Les conditions imposées à la garnison d'Allos par le comte de la Roche paraissent avoir été identiques à celles que Lesdiguières avait édictées, en 1590, à Barcelonnette.
Les soldats italiens furent autorisés à sortir sans armes et à retourner en Piémont par la seule voie encore ouverte, celle de Colmars, Entrevaux et Nice.

Les assiégeants, après avoir rétabli l'administration française, hâtèrent leur départ, à cause de la rigueur de la saison et de la difficulté de pourvoir à leur ravitaillement, dans une petite localité.

Les habitants d'Allos se trouvaient sans provisions, au coeur de l'hiver, et grevés d'une forte contribution de guerre :
c'étaient les rudes épreuves de la disette après les horreurs de la guerre, hélas !
et cette triste situation était devenue générale.
Partout, on gémissait sur la rareté des subsistances, sur le manque d'argent et de bras pour cultiver la terre, sur la peste enfin, qui faisait de fréquentes apparitions.

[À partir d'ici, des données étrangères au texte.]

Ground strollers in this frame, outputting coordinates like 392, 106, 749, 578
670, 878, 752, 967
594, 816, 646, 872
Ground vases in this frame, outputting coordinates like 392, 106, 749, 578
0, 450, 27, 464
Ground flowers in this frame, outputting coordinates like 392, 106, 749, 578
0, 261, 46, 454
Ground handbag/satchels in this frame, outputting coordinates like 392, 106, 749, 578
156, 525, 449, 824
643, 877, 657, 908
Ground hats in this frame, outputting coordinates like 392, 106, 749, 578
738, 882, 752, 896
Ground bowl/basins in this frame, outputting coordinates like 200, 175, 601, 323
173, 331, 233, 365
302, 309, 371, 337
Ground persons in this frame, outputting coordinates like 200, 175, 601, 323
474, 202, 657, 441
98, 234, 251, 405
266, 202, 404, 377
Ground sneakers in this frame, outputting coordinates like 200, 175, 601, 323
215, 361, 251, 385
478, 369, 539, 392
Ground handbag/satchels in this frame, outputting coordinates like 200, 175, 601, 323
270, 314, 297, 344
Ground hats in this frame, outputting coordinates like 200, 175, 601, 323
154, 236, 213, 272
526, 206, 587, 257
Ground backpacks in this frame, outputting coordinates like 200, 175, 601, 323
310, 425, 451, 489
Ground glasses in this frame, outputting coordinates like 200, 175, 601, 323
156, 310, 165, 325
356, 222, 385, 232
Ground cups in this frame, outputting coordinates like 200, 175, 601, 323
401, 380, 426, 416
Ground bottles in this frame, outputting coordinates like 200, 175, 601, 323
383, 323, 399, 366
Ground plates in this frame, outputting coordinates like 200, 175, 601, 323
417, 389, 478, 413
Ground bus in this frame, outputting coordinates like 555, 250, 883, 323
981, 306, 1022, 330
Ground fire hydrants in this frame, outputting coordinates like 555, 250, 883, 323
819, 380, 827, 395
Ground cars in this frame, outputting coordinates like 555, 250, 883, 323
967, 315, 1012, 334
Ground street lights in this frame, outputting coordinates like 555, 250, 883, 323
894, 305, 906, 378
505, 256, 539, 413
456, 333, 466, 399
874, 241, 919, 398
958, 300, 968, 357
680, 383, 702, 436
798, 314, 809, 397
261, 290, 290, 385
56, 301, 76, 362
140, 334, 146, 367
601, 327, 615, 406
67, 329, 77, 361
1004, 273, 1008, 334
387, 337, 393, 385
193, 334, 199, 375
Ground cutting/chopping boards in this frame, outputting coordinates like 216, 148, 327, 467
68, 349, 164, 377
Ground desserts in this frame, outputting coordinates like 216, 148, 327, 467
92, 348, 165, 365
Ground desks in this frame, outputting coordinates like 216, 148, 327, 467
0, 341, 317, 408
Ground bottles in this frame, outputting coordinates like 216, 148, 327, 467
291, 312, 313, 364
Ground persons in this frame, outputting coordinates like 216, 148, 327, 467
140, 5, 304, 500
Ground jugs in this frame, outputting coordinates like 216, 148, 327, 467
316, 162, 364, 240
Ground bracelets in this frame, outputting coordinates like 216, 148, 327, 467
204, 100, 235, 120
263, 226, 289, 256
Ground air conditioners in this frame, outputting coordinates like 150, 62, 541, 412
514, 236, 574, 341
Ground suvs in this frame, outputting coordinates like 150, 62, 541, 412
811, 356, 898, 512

Cependant un rayon d'espérance annonçait des temps moins troublés; la paix fut signée à Vervins, le 2 mai 1598.
Ce traité nous rendit à la Savoie, et les Français évacuèrent Barcelonnette, Allos, Saint-Martin-d'Entraunes, etc.

Notes ( 29 ) :

(1) Histoire de Sisteron,t.II,pp.32-33.

(2) Le Puget-Théniers, Guillaumes, Saint-Martin, Antraunes, etc...,appartenaient au diocèse de Glandèves et étaient alors sous la domination des ducs de Savoie.

(3) Histoire militaire du Piémont, t.II,pp.290-307.

(4) Histoire de Barrême, oeuvre posthume du chanoine Cruvellier, pp.39-40.

(5) Jean Clausse, qui était alors évêque de Senez, était peut-être déjà parti pour se rendre à la dernière session du Concile de Trente.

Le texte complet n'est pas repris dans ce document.